FC of a tetranucleotide frequency to the expected value = (# of the tetranucleotide / # of the total tetranucleotide in the sequence) * 256
The following is the histogram of top FC of each contig. It shows clear bimodality: (Peak on the left is located about 3.5, and the other, about 28~29.)
And this is the tetranucleotide FC distribution of contigs made from gut microbiome WGS data.
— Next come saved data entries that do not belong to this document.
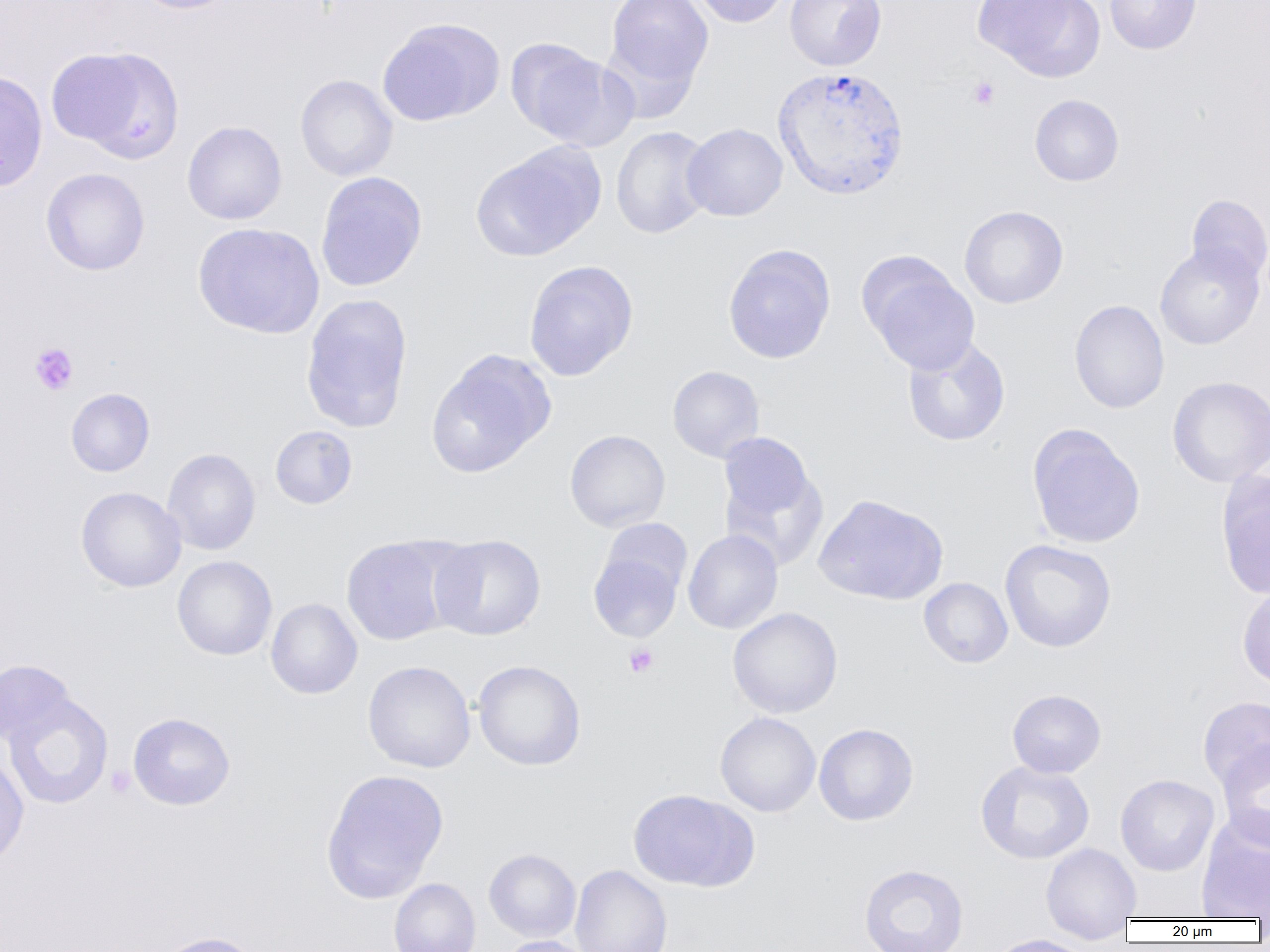

Summary:
  - Coordinate format: approximate bounding boxes as named x1/y1/x2/y2 corners in pixels
  - Plasmodium vivax-infected red blood cell locations: (x1=771, y1=65, x2=909, y2=201)
  - Uninfected red blood cell locations: (x1=130, y1=0, x2=245, y2=15), (x1=604, y1=0, x2=713, y2=94), (x1=690, y1=0, x2=792, y2=27), (x1=785, y1=0, x2=886, y2=71), (x1=974, y1=0, x2=1103, y2=81), (x1=1104, y1=0, x2=1202, y2=54), (x1=377, y1=18, x2=504, y2=126), (x1=505, y1=38, x2=632, y2=149), (x1=48, y1=45, x2=184, y2=162), (x1=0, y1=70, x2=48, y2=193), (x1=295, y1=74, x2=398, y2=181), (x1=1029, y1=94, x2=1124, y2=186), (x1=182, y1=121, x2=288, y2=225), (x1=681, y1=123, x2=788, y2=221), (x1=610, y1=126, x2=714, y2=239), (x1=472, y1=143, x2=605, y2=262), (x1=41, y1=167, x2=150, y2=275), (x1=315, y1=171, x2=427, y2=292), (x1=1186, y1=194, x2=1270, y2=285), (x1=959, y1=205, x2=1068, y2=308), (x1=192, y1=222, x2=324, y2=338), (x1=1155, y1=243, x2=1265, y2=350), (x1=722, y1=244, x2=836, y2=364), (x1=858, y1=253, x2=980, y2=375), (x1=524, y1=259, x2=638, y2=381), (x1=300, y1=293, x2=414, y2=434), (x1=1069, y1=300, x2=1169, y2=414), (x1=903, y1=336, x2=1011, y2=447), (x1=426, y1=349, x2=556, y2=478), (x1=667, y1=365, x2=765, y2=463), (x1=1166, y1=376, x2=1270, y2=487), (x1=66, y1=388, x2=155, y2=477), (x1=1026, y1=423, x2=1145, y2=549), (x1=270, y1=425, x2=358, y2=509), (x1=565, y1=429, x2=670, y2=532), (x1=716, y1=435, x2=828, y2=570), (x1=162, y1=448, x2=261, y2=555), (x1=1216, y1=470, x2=1270, y2=600), (x1=75, y1=486, x2=186, y2=592), (x1=813, y1=494, x2=949, y2=605), (x1=599, y1=519, x2=693, y2=600), (x1=683, y1=529, x2=783, y2=634), (x1=429, y1=534, x2=547, y2=640), (x1=340, y1=535, x2=457, y2=645), (x1=999, y1=539, x2=1117, y2=653), (x1=588, y1=550, x2=684, y2=642), (x1=172, y1=555, x2=277, y2=660), (x1=918, y1=577, x2=1013, y2=668), (x1=1237, y1=585, x2=1270, y2=691), (x1=265, y1=598, x2=363, y2=699), (x1=727, y1=607, x2=843, y2=718), (x1=472, y1=659, x2=586, y2=771), (x1=0, y1=660, x2=76, y2=747), (x1=362, y1=660, x2=476, y2=773), (x1=1007, y1=689, x2=1106, y2=778), (x1=3, y1=693, x2=113, y2=809), (x1=1198, y1=696, x2=1270, y2=790), (x1=715, y1=712, x2=821, y2=817), (x1=128, y1=713, x2=235, y2=810), (x1=813, y1=723, x2=919, y2=826), (x1=1216, y1=741, x2=1270, y2=850), (x1=0, y1=753, x2=29, y2=868), (x1=975, y1=760, x2=1095, y2=864), (x1=321, y1=768, x2=449, y2=902), (x1=1115, y1=774, x2=1219, y2=876), (x1=628, y1=788, x2=758, y2=892), (x1=1196, y1=814, x2=1270, y2=920), (x1=1040, y1=842, x2=1142, y2=939), (x1=484, y1=848, x2=581, y2=942), (x1=858, y1=863, x2=969, y2=952), (x1=570, y1=864, x2=672, y2=952), (x1=389, y1=877, x2=481, y2=952), (x1=151, y1=932, x2=265, y2=952), (x1=983, y1=934, x2=1097, y2=952), (x1=496, y1=935, x2=592, y2=952)
  - Platelet locations: (x1=968, y1=76, x2=1000, y2=110), (x1=29, y1=342, x2=79, y2=395), (x1=623, y1=643, x2=659, y2=677), (x1=105, y1=765, x2=136, y2=798)
  - Slide-level diagnosis: Plasmodium vivax
  - Preparation: thin blood smear
  - Modality: optical microscopy
  - Image size: 1270×952 pixels
  - Magnification: 1000x
  - Field of view: one of a larger specimen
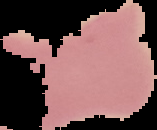
Summary:
  - Result: malaria parasites detected
  - Preparation: thin blood smear
  - Image size: 157×130 pixels
  - Image type: cell region segmented out of the field of view; surrounding area masked to black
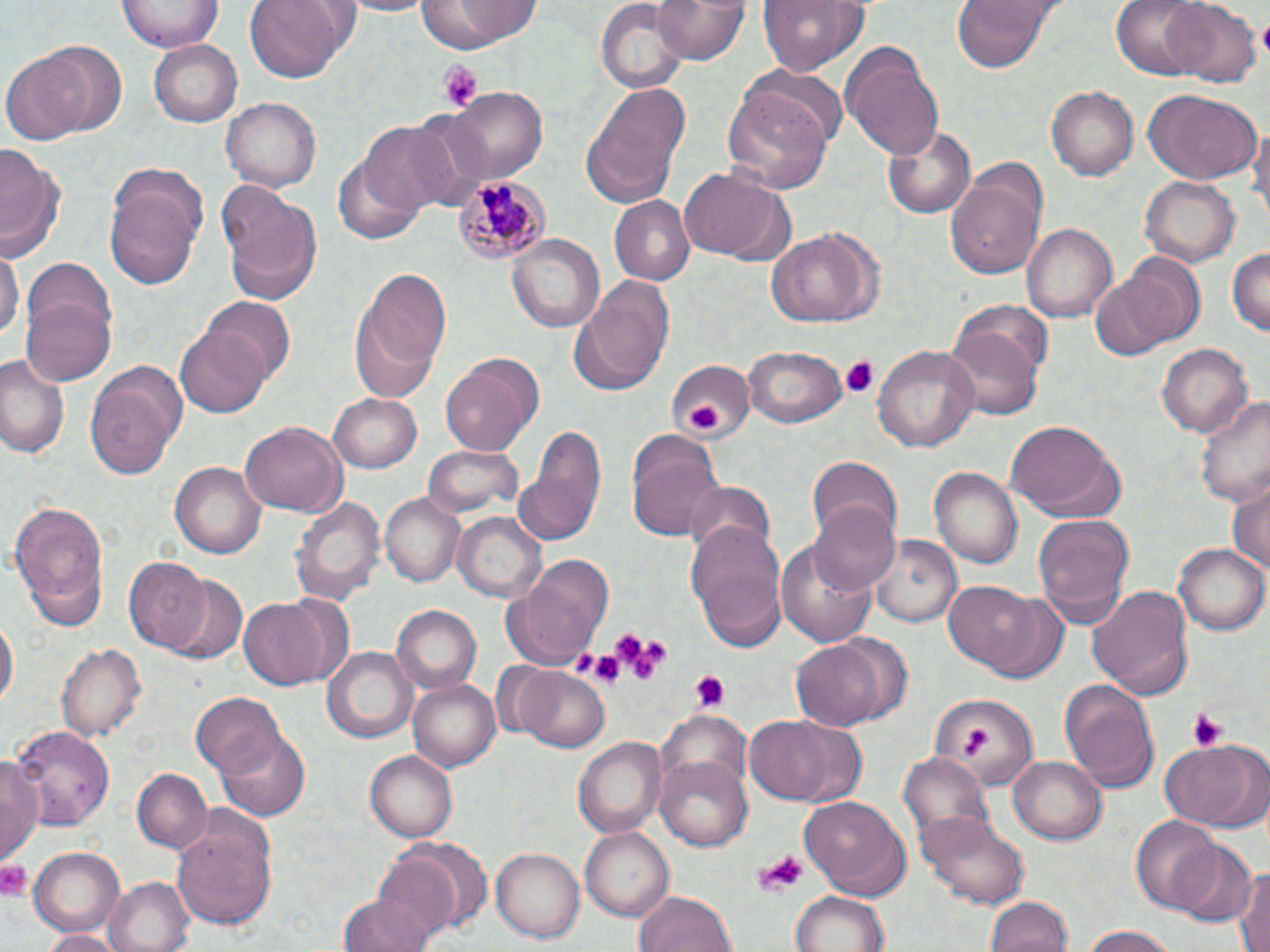

{
  "slide_level_diagnosis": "Plasmodium malariae",
  "magnification": "1000x",
  "preparation": "thin blood film",
  "field_of_view": "single",
  "platelet_locations": "approximate bounding boxes as [x1, y1, x2, y2] in pixels: [1256, 16, 1270, 60], [439, 63, 481, 112], [842, 356, 878, 399], [687, 401, 727, 433], [610, 630, 671, 683], [587, 647, 630, 687], [687, 672, 728, 713], [1186, 708, 1230, 750], [955, 730, 996, 755], [754, 850, 804, 898], [0, 857, 36, 900]",
  "plasmodium_malariae_infected_red_blood_cell_locations": "approximate bounding boxes as [x1, y1, x2, y2] in pixels: [454, 172, 552, 266]",
  "image_size": "1270×952 pixels",
  "modality": "light microscopy",
  "stain": "May-Grünwald-Giemsa",
  "uninfected_red_blood_cell_locations": "approximate bounding boxes as [x1, y1, x2, y2] in pixels: [119, 0, 222, 53], [125, 0, 235, 104], [245, 0, 359, 81], [337, 0, 438, 16], [416, 0, 538, 55], [655, 0, 753, 66], [755, 0, 874, 73], [953, 0, 1054, 74], [1113, 0, 1212, 79], [1164, 1, 1259, 86], [596, 3, 688, 91], [25, 40, 125, 137], [149, 40, 241, 126], [841, 42, 945, 160], [2, 55, 93, 147], [736, 63, 850, 148], [580, 81, 693, 207], [1047, 84, 1139, 181], [447, 86, 546, 184], [721, 88, 832, 193], [1141, 89, 1260, 184], [223, 98, 321, 190], [409, 109, 493, 206], [1248, 118, 1270, 225], [357, 121, 461, 218], [880, 125, 976, 219], [0, 145, 66, 266], [332, 156, 424, 243], [947, 164, 1047, 280], [677, 166, 789, 264], [103, 177, 205, 291], [1139, 177, 1240, 267], [218, 183, 324, 303], [610, 197, 695, 284], [1022, 223, 1116, 323], [766, 229, 881, 328], [507, 234, 605, 333], [1227, 248, 1269, 338], [0, 250, 21, 346], [1122, 253, 1208, 346], [349, 264, 452, 400], [19, 268, 116, 387], [1089, 269, 1187, 362], [570, 277, 676, 392], [203, 298, 295, 386], [954, 299, 1054, 385], [176, 324, 274, 417], [944, 326, 1040, 421], [873, 343, 980, 452], [1156, 343, 1252, 438], [745, 346, 848, 430], [440, 350, 544, 456], [0, 353, 72, 459], [85, 360, 187, 481], [663, 360, 753, 440], [328, 391, 424, 472], [1196, 393, 1270, 509], [518, 420, 606, 544], [238, 421, 348, 519], [1003, 423, 1126, 521], [627, 428, 725, 543], [422, 446, 521, 519], [807, 455, 902, 544], [169, 461, 266, 557], [930, 467, 1023, 572], [682, 479, 775, 559], [1228, 481, 1269, 583], [380, 493, 465, 588], [290, 494, 385, 606], [7, 500, 112, 628], [808, 502, 901, 596], [453, 511, 546, 601], [1033, 511, 1134, 625], [685, 520, 787, 648], [868, 535, 963, 629], [775, 538, 882, 648], [1174, 541, 1269, 636], [505, 555, 614, 668], [123, 558, 213, 654], [168, 577, 248, 665], [941, 582, 1059, 678], [1087, 584, 1195, 698], [239, 594, 336, 690], [390, 604, 481, 693], [1, 617, 17, 715], [790, 639, 888, 731], [57, 642, 146, 746], [323, 646, 417, 743], [513, 666, 612, 754], [407, 679, 499, 771], [1060, 682, 1160, 787], [191, 692, 284, 777], [929, 694, 1037, 790], [657, 711, 753, 800], [744, 714, 862, 805], [14, 724, 114, 829], [211, 725, 310, 822], [575, 735, 667, 837], [1160, 738, 1264, 830], [366, 749, 459, 843], [0, 750, 44, 865], [898, 752, 992, 852], [656, 756, 753, 852], [1008, 756, 1106, 845], [133, 767, 211, 853], [798, 795, 911, 899], [173, 808, 278, 931], [919, 816, 1027, 906], [1130, 818, 1226, 913], [580, 825, 675, 918], [1168, 841, 1258, 927], [374, 844, 476, 943], [493, 847, 587, 941], [28, 849, 124, 938], [1234, 865, 1270, 952], [104, 876, 193, 952], [634, 889, 737, 952], [790, 890, 891, 952], [340, 893, 434, 952], [986, 896, 1072, 952], [1078, 925, 1176, 952], [39, 930, 123, 951]"
}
I did the same on the decontaminated reads, but trinucleotide instead of tetranucleotide (since the reads are only 151bp long). It also showed clear bimodality:
And reads before running KneadData seems normal, compared to the gut metagenomic reads: (Top: my trimmed reads, bottom: gut metagenomic reads)
During the manual inspection of FASTQ files, I also found strange reads that seemed to be assembled to abnormal contigs:
@ST-E00127:973:H2CWWCCX2:1:1101:16498:5634:N:0:ATTGTGAA+GCAATGCA#0/1 GTATGTAGTGTGTGAGGTGTGTGTGGTCGGTGGGTATGTAGTGTGTGTGAGGTGTGTGTGGTGTGTGTGTGTGTGGGGTGTAGGGTCTGTGGGTTTATGGTGTGTGGGGTGTGTGGGGTCTGTGGGCTTTTGGGGTGGGGGTTGTGTGTGG + -AAFFJJJAJJJJFFFJAJJJJJJJJJJ-FJJJJFAJF<AJJFFJJJAJ-----<FJJ-<7---77FJ<FF---7--77<-7-<7-7JJ-7F7-----7AFFJ-A--AJAA7AFJ7FAFFJJF-F<--7-A-F--7-<----77A<FAA-F
The question is:
Where did these strange readings come from? Is this an error in the Illumina platform itself? The quality score itself does not seem to be bad that much. Any helps would be appreciated.